Фабиан смотрит, Фабиан не верит себе, смотрит на Венкеля, а верно ведь, прихрамывает, слегка-слегка, что у него там, какое еще растяжение, как он вообще на ногах держится, а ведь держится… И самое время сейчас показать ему на дверь, хватит уже, еще не хватало, чтобы актеришко права качал. Это уже слишком. Нет, даже вчера еще было – уже слишком. Когда Тибор свернул в городское хранилище, в библиотеку, что он там забыл, что он там ищет, перебирает свитки, один, два, десять, что он там смотрит, какая еще война с северным ветром, ну ты сам подумай, чего ради он войну с северным ветром искать будет?

Венкель разводит руками, а вы как хотели, врага надо в лицо знать, вот увидел Тибор эту сущность с севера, этот ледяной город из ниоткуда, надо же разобраться, что такое, в самом-то деле…

Вот так.

И не показывается на дверь, а ведь верно, вот чего не хватало-то, Тибор, он же и правда вот такой, его машина собьет, он отряхнется и пойдет дальше…

Черт с вами.

– Это Фабиан. Смотрит на Венкеля ненавидящими глазами, говорит:

Черт с вами.

15

– Уважаемые туристы, давайте пройдем в следующее помещение. С первого взгляда этот зал ничем не примечательный, его даже можно перепутать с Лазуритовыми Покоями. На самом деле этот зал настолько знаменит, что люди со всего мира съезжаются в столицу, чтобы увидеть его своими глазами. Вы, наверное, уже обратили внимание, что стены этого зала – причудливое переплетение осенних ветвей, между которыми – кристаллики льда. Необычайно красиво, правда? Этот зал построен по совместному проекту двух архитекторов – одного из них вы знаете, это знаменитый Октахор Симплекс, памятник которому мы сегодня видели, помните? А кто был вторым архитектором, кто подскажет?

– Сущность севера!

– Верно говорите! Сущность! А для чего был построен этот знаменитый зал?

– Э-э-э… договор подписывали!

– Правильно! А какой?

– М-м-м…

16

В зале зажигается свет, тусклый, приглушенный, как будто сомневается – а состоится ли встреча. Ночь замирает, затихает, прислушивается, – ждет.

Тишина.

Никого и ничего.

В узком окне полная луна доходит до самой-самой верхушки своего ночного пути, замирает на верхушке башни.

Полночь.

Левая дверь открывается, входят четверо, бледные, напуганные, кутаются в меха, кто-то намекнул, кто-то подсказал – надо кутаться в меха.

Кутаются.

Оглядываются.

Рассаживаются на массивных шкурах, которые тоже запасливо принесли с собой, кто-то хочет развести огонь, кому-то говорят – нельзя-нельзя, не здесь, не сейчас.
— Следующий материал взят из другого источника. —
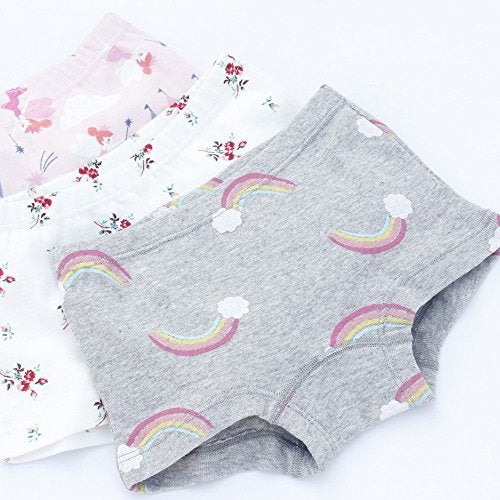 Closecret Kids Series Baby Underwear Little Girls' Cotton Boyshort Panties (Pack of 6), Style 2, 6-7 Years, Multicolor - Image 4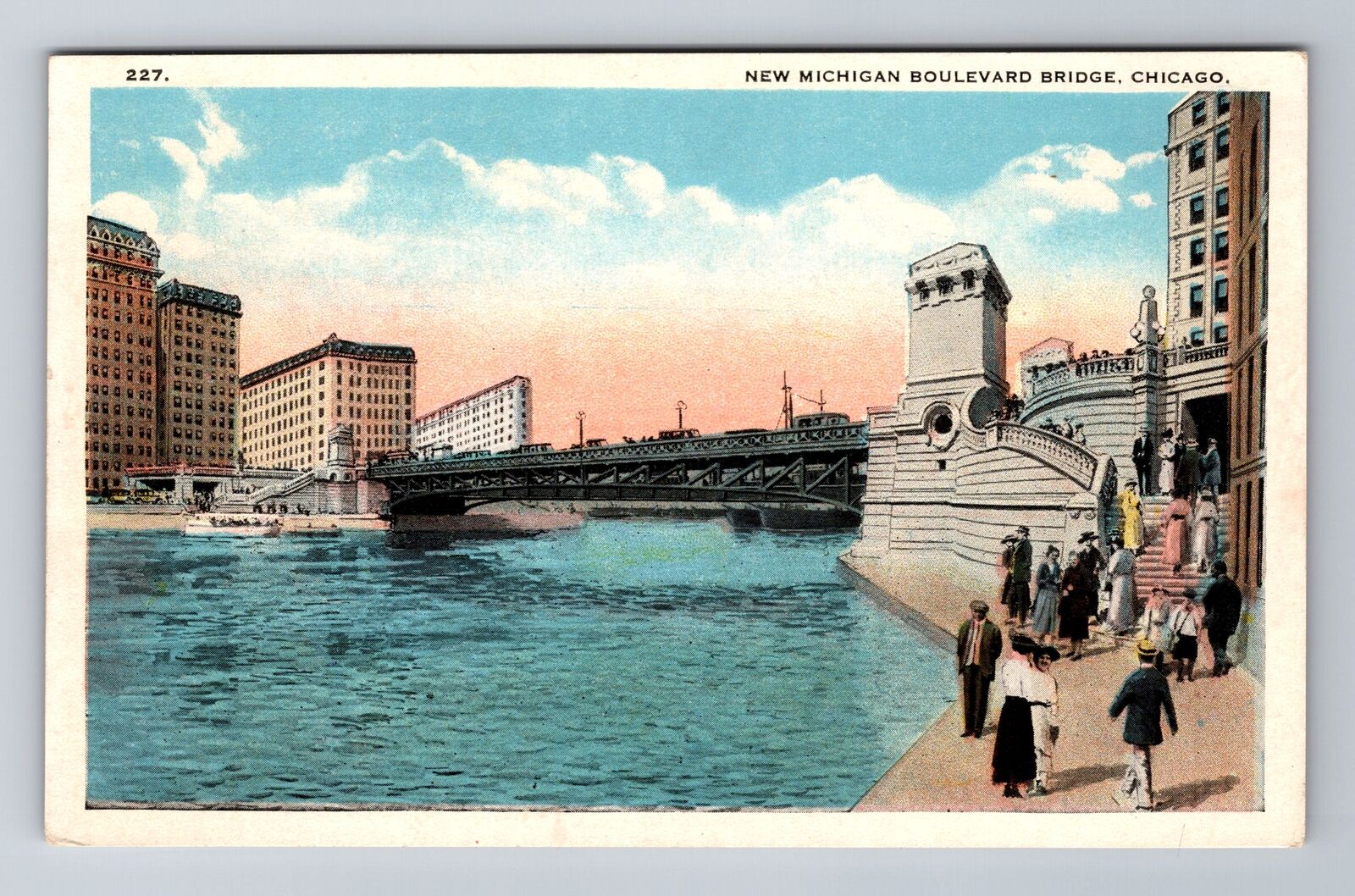 Chicago IL-Illinois, Michigan Boulevard Bridge, Ladies & Gents, Vintage Postcard
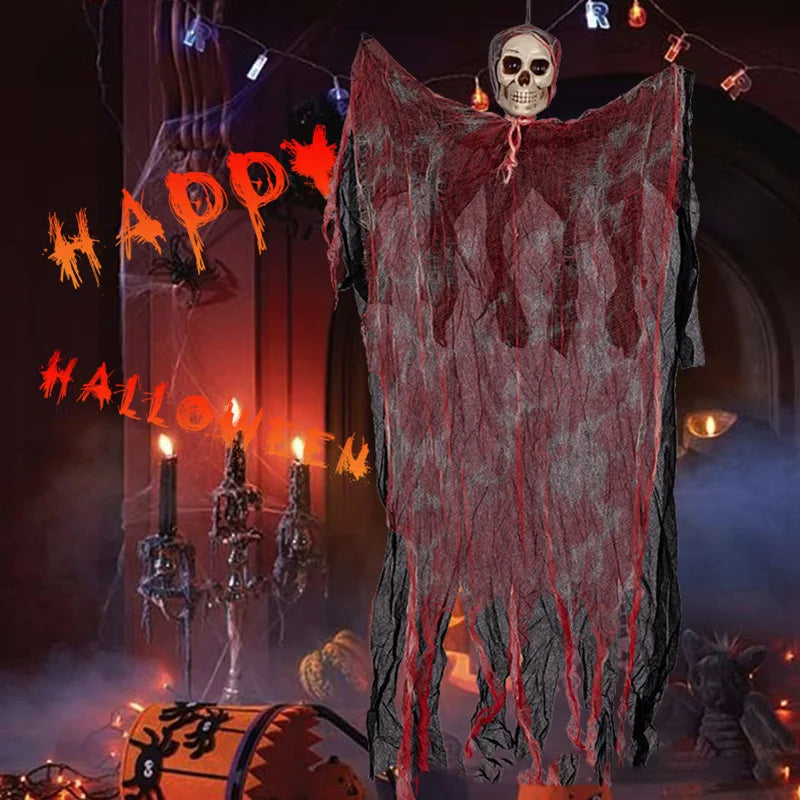 1pc 90CM Halloween Decor Skeleton Ghosts Hanging Decoration Decorations For Outdoor Indoor Party Bar Scary Props Graveyard Decor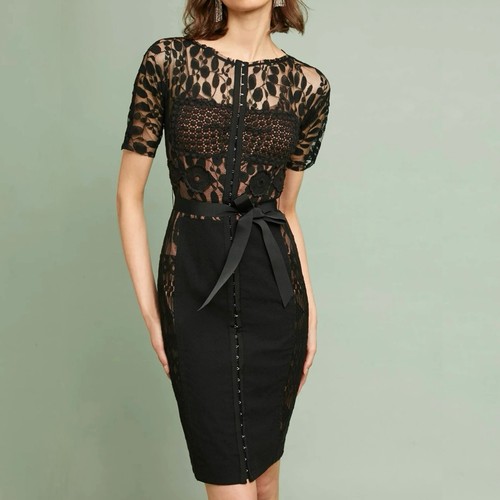 Anthropologie Byron Lars Beguile Black Lace Carissima Sheath Mini Dress Size 4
Люди разворачивают свиток, чтец читает условия договора. Его одергивают, кому читаешь, кому, кому, нет же никого – он пожимает плечами, велено читать…

Писарь вынимает перо, ставит росчерк.

Все замирают.

Ждут.

Координатор бормочет сам не знает, для кого:

– Не придет он… не придет…

Остальные и сами понимают – не придет. Ждут чего-то, сами не знают, чего. Страж сжимает клинок, оглядывается, понимает, что никакой клинок не поможет против того, что придет…
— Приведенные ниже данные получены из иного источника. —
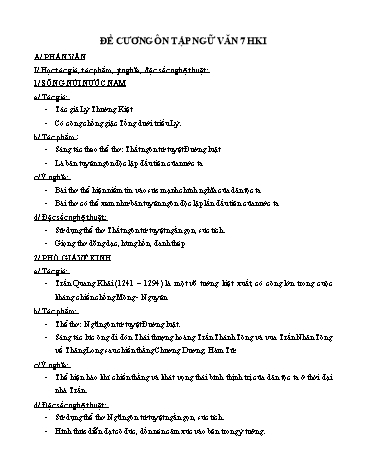 Đề cương ôn tập học kì I môn Ngữ văn 7 - Năm học 2018-2019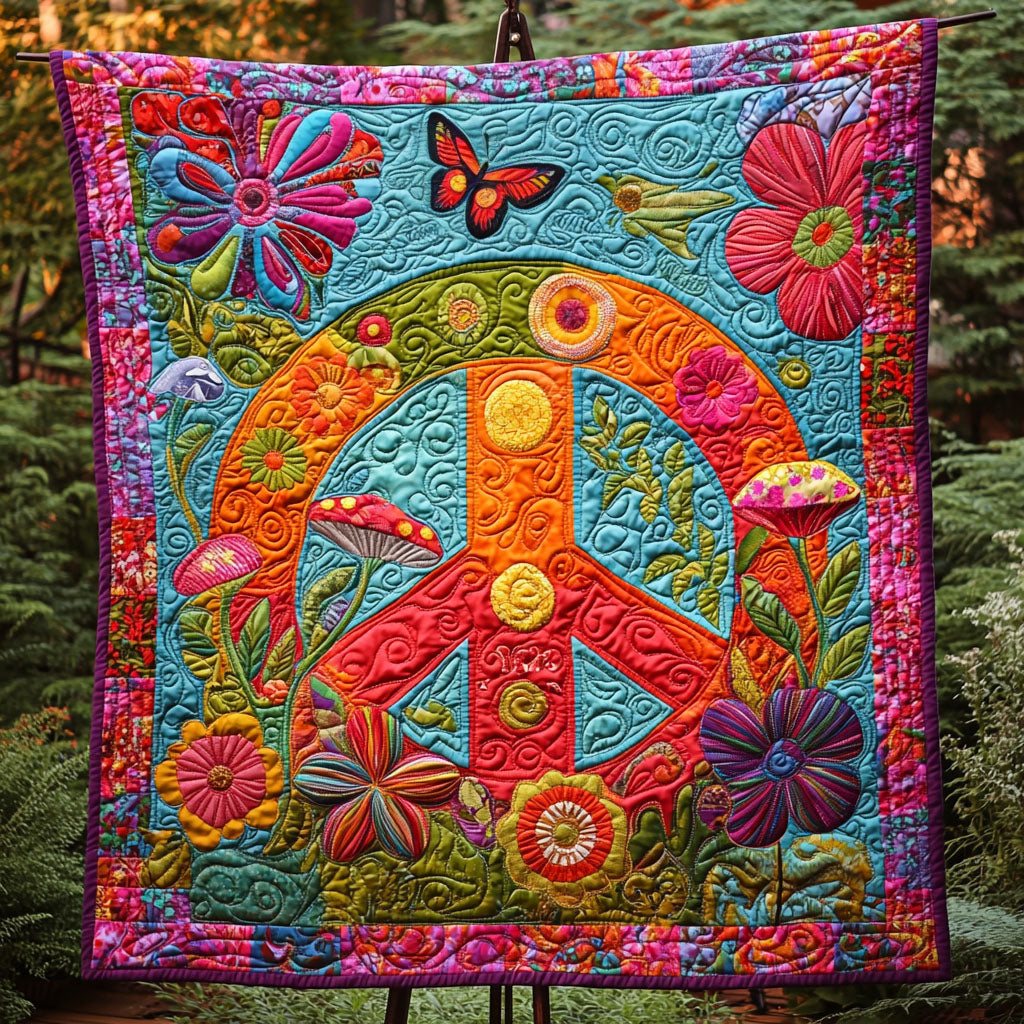 Hippie Peacefield Quilted Blanket - Throw (55" x 60")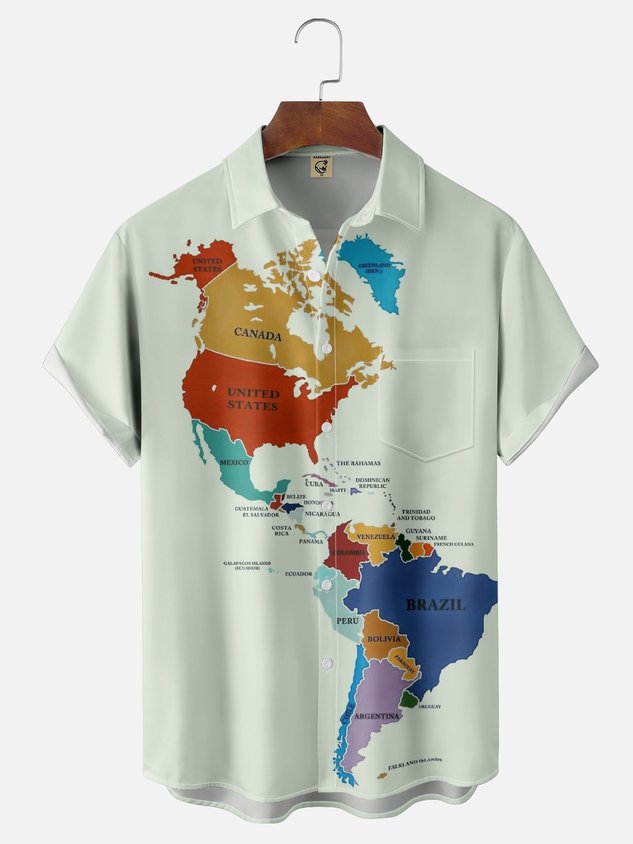 Moisture-wicking Map Chest Pocket Casual Shirt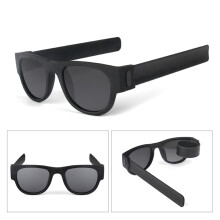 Foldable Sunglasses With Slap Wrist Design, Wristband Glasses Featuring UV Protection And Anti Reflective Lenses, Portable Sunglasses With Clip On Opt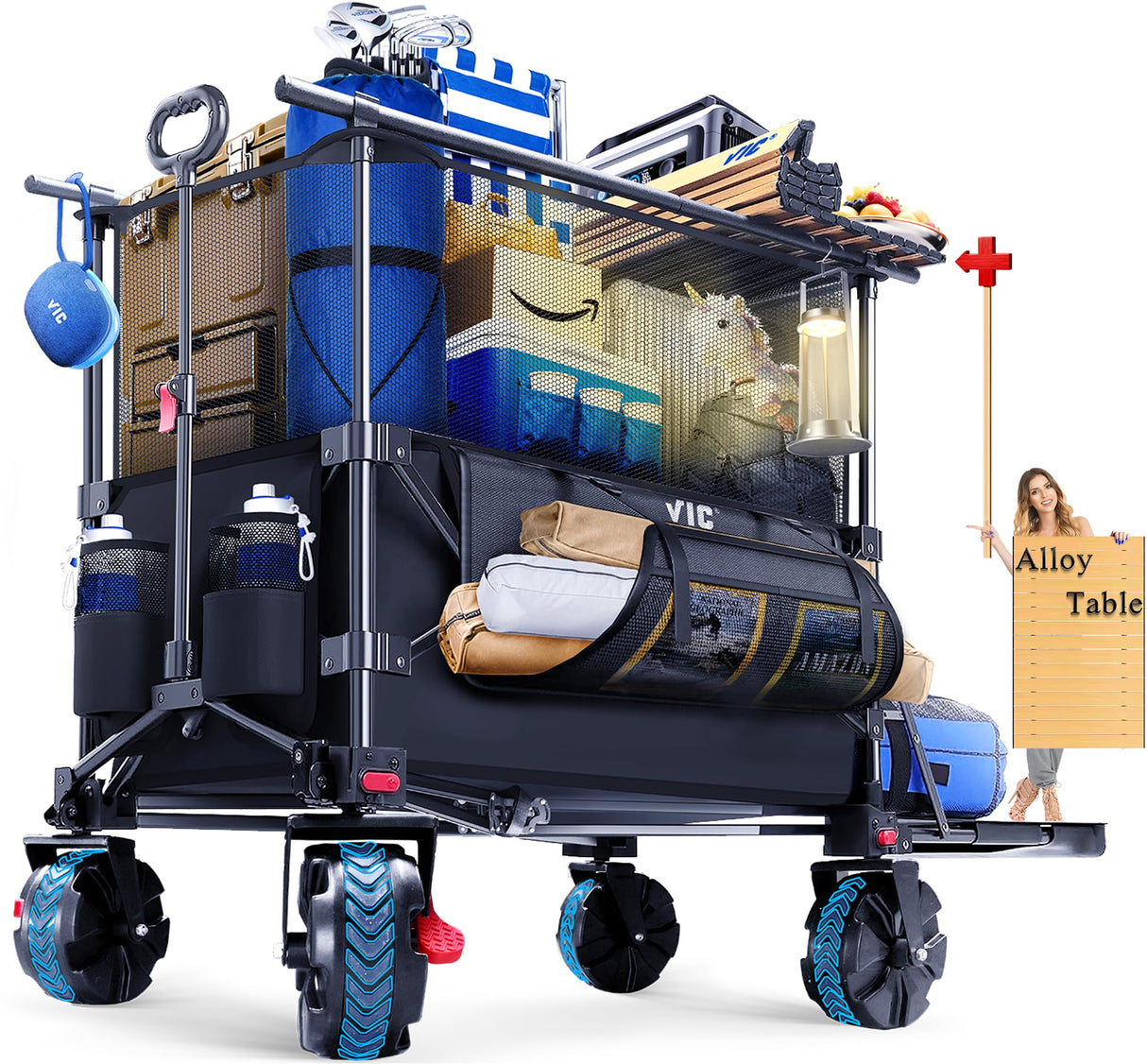 VIC 680lbs Super Cart & Table 1=5 Set, 480L Mega Capacity 54" Extra Long Extra high Folding Wagon, Heavy Duty Collapsible Carts with Brakes, All-Terrain Big Wheels for Camping, Store, Shopping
Холод. Не такой холод, как бывает ночью, легонький холодок – а настоящий, мертвый, холод севера. Правая дверь не откроется, никто не войдет, это уже понятно, потому что – он здесь.

Совсем рядом.

Свиток покрывается инеем, замерзает, люди поеживаются, кутаются в шкуры, придвигаются друг к другу.